Exhaled Nitric Oxide (NO) is not elevated in patients with cystic fibrosis or bronchiectasis compared to normals
Airways inflammation has been associated with increased NO in the exhaled breath (Barnes, ERJ (6), 1993). We therefore questioned whether exhaled NO could act as an indicator of the severity of airways inflammation in the suppurative lung diseases, cystic fibrosis (CF) and bronchiectasis (Br). Methods: Single exhalation NO levels were measured using the chemiluminescence NO analyser (Logan Research, Kent); detection limit 0.3ppb. Upper airway NO production was excluded by maintaining a constant mouth pressure (4-5 cm H2O) during exhalation. This pushes back the soft palate and excludes air originating from the nose during exhalation. Values quoted are plateau levels at the end of exhalation, against a flow restrictor. Patients. All patients were recruited from our outpatient clinics.
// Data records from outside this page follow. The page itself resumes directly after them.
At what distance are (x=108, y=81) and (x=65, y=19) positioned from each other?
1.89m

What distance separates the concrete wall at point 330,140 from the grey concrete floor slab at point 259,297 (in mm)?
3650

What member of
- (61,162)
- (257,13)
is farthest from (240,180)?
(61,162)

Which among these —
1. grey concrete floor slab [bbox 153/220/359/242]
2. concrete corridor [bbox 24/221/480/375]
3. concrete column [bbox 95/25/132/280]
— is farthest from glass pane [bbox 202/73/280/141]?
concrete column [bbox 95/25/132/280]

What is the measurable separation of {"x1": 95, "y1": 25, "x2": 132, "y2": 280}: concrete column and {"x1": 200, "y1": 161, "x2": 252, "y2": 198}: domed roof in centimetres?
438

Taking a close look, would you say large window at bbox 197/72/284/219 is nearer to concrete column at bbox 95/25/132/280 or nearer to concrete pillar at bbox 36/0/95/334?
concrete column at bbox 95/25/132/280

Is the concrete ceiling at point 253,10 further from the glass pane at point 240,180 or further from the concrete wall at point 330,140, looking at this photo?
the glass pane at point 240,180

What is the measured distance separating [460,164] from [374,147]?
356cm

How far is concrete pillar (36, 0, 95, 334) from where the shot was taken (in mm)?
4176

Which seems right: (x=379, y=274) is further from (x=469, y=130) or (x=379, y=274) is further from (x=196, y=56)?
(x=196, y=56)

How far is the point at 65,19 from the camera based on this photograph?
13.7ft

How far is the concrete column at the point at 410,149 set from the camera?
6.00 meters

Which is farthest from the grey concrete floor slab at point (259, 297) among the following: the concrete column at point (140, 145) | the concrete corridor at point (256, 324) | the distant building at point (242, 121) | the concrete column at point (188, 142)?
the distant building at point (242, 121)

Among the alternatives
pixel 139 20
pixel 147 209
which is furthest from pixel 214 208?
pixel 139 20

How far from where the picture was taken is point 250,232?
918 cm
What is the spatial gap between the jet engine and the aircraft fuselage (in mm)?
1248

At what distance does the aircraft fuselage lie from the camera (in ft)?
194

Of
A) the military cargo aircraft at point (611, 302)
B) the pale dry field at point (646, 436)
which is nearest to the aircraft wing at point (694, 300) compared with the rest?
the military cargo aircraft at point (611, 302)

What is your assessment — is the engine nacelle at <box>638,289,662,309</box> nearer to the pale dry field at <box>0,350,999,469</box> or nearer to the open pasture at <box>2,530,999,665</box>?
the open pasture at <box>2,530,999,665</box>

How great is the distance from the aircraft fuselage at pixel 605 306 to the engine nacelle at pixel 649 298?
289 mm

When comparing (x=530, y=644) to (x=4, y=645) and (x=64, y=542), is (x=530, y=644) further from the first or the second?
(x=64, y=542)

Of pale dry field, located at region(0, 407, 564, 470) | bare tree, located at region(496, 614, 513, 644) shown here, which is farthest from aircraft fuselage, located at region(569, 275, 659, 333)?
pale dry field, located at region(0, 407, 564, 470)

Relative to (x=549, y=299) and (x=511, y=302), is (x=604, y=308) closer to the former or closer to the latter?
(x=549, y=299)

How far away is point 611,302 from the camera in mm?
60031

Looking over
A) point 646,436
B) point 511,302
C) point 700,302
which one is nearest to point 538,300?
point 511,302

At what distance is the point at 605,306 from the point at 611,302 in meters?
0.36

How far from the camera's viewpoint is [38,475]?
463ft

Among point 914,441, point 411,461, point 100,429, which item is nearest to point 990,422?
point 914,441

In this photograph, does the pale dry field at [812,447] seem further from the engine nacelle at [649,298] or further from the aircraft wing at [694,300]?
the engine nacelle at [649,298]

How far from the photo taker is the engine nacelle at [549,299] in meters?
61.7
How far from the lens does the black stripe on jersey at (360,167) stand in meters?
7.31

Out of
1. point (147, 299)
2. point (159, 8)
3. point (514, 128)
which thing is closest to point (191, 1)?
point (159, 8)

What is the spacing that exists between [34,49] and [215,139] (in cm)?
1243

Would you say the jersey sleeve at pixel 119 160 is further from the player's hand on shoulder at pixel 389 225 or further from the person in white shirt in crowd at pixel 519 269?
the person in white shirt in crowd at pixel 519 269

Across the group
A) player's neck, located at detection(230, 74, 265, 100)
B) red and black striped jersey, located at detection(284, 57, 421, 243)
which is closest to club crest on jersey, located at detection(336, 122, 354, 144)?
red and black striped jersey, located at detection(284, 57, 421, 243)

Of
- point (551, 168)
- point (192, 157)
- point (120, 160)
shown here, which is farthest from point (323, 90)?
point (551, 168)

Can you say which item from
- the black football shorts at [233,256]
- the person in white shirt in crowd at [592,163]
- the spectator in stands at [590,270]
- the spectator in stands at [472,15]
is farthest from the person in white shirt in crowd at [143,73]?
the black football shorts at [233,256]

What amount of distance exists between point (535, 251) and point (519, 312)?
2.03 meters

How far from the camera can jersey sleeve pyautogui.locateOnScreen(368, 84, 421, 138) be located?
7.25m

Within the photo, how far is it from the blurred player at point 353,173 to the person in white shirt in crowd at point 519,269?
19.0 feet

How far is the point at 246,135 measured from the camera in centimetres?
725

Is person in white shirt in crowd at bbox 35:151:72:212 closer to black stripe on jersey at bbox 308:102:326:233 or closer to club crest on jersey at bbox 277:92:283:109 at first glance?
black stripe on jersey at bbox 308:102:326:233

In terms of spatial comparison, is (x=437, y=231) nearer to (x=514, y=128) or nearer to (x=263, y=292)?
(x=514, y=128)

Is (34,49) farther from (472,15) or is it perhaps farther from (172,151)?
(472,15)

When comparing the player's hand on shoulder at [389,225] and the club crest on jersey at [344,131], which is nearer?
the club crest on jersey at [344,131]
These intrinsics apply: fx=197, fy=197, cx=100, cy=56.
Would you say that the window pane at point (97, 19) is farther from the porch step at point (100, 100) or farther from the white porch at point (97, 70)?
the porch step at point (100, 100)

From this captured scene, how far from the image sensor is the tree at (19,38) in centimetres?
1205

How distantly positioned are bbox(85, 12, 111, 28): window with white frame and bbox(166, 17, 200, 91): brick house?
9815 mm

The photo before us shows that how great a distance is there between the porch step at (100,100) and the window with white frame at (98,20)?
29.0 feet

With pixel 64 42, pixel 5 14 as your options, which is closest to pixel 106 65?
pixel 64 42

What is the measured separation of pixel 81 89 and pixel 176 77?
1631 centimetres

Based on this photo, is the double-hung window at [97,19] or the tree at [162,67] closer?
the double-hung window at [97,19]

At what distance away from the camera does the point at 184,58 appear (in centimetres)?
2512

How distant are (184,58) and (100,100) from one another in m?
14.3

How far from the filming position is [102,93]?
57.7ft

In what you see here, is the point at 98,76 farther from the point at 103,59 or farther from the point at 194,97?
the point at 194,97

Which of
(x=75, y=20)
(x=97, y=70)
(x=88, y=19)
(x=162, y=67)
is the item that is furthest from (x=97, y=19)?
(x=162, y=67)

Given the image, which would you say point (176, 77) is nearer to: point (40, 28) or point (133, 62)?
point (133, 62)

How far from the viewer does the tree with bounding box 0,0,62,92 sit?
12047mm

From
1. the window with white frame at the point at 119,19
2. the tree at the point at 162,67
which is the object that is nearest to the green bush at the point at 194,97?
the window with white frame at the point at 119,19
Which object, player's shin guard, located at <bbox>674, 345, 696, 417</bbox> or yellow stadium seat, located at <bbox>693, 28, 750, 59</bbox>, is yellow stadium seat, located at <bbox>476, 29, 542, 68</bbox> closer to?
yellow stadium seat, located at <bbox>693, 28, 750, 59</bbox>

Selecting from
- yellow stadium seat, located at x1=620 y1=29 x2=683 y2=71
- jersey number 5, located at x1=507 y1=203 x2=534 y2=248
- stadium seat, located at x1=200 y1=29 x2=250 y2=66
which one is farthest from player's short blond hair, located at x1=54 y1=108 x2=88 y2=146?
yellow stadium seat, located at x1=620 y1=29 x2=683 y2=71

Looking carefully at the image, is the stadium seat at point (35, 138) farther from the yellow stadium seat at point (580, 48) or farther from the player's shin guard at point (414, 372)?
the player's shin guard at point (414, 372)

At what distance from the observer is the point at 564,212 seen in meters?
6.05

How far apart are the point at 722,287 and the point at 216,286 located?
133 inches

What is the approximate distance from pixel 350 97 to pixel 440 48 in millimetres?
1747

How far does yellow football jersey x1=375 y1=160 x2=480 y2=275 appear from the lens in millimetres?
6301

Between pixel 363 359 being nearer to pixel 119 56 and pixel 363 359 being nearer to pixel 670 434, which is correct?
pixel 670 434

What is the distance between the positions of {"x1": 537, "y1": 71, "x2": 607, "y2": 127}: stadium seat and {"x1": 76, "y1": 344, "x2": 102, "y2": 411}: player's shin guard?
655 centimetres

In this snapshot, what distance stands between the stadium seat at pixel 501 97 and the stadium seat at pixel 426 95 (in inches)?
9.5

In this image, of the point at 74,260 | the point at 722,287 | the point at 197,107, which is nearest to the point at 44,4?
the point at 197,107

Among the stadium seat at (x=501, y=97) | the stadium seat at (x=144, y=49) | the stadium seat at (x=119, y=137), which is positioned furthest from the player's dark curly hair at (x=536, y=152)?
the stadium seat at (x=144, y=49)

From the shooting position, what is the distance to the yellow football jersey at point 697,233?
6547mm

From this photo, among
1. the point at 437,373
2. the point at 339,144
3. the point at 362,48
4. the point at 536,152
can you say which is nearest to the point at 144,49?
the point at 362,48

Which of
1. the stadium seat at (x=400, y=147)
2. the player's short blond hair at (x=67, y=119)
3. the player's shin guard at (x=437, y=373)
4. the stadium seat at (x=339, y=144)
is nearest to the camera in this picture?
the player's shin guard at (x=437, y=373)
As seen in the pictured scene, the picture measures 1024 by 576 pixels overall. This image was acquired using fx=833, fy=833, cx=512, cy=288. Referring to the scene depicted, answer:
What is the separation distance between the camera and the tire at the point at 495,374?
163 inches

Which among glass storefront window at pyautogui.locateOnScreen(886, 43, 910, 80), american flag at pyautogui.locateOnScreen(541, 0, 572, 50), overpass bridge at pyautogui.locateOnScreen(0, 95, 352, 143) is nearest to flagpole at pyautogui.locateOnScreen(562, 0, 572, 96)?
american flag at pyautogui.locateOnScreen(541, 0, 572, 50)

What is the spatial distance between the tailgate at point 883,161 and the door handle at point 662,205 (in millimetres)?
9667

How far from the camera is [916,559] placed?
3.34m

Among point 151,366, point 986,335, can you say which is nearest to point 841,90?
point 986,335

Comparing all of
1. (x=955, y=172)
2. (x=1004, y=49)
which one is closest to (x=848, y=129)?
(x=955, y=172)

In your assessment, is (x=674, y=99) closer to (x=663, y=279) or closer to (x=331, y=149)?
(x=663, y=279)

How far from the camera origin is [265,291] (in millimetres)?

All except 3 CF patients have fully defined genotypes. Br was diagnosed by CT or classical CXR changes. All subjects were non smokers. 6 asthmatics were on inhaled steroids. All levels were taken when patients were stable. Results: normal CF Br Br+ster Asthma n=17 n=31 n=6 n=5 n=7 NO 5.5 (3.6) 4.5(2.6) 6.6(3.4) 5.9(1.4) 15.0(6.1) Age 32.8(16.1) 27.2(8.7) 49.3(8.4) 57.8(13.3) 39.6(16.3) FEV1 - 54.4(24.1) 61.0(22.8) 57.8(13.3) (All values are mean (SD), NO in ppb. Br= Bronchiectasis, Ster= inhaled fluticasone, budesonide or beclomethasone, FEV1 = % predicted.) These data suggest that NO in the exhaled breath of patients with CF and Br, in contrast to asthma, are not elevated. Explanations include a) poor diffusion of NO across increased and viscous airway secretion b) down regulation of iNOS in chronic suppurative conditions. Our findings in bronchiectasis contrast with those of Kharitonov et al (AJRCCM (151) 1995). This may be due to different methodologies.